Striatonigral degeneration is a neurological disorder caused by a disruption in the connection between two areas of the brain-the striatum and the substantia nigra. These two areas work together to enable balance and movement.

Striatonigral degeneration is a type of multiple system atrophy (MSA). The cause of MSA is unknown and no specific risk factors have been identified. Around 55% of cases of MSA occur in men, with typical age of onset in the late 50s to early 60s. The overall prevalence of MSA is estimated at 4.6 cases per 100,000 people. No racial or ethnic predilection is evident.

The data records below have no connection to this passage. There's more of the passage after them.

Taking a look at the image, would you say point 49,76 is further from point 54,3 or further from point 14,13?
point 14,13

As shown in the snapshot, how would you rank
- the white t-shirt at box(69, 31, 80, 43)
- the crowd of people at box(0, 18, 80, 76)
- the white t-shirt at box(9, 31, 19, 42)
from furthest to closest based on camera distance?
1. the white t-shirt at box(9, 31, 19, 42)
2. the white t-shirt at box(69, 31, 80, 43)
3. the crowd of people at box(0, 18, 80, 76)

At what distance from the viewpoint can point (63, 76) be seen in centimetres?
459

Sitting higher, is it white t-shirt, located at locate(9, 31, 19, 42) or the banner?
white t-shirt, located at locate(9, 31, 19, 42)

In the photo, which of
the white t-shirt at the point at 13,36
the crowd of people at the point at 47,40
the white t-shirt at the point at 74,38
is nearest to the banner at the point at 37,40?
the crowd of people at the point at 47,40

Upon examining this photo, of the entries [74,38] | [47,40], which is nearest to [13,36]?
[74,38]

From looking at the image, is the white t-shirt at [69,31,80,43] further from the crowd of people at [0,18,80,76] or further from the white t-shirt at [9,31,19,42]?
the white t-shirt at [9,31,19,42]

Symptoms of striatonigral degeneration resemble some of those seen in Parkinson’s disease, including:

  • Rigidity
  • Instability
  • Impaired speech
  • Slow movements

Striatonigral degeneration progresses slowly. Some patients have normal life expectancy.

There is no cure for striatonigral degeneration, and treatments for the disorder have variable success. Treatments used for Parkinson’s disease are recommended. However, unlike Parkinson’s disease, striatonigral degeneration is not responsive to levodopa. Dopamine and anticholinergics provide some benefit. Management by rehabilitation professionals for problems with walking/movement, daily tasks, and speech problems is essential. Generally, treatment is reevaluated as the disorder progresses.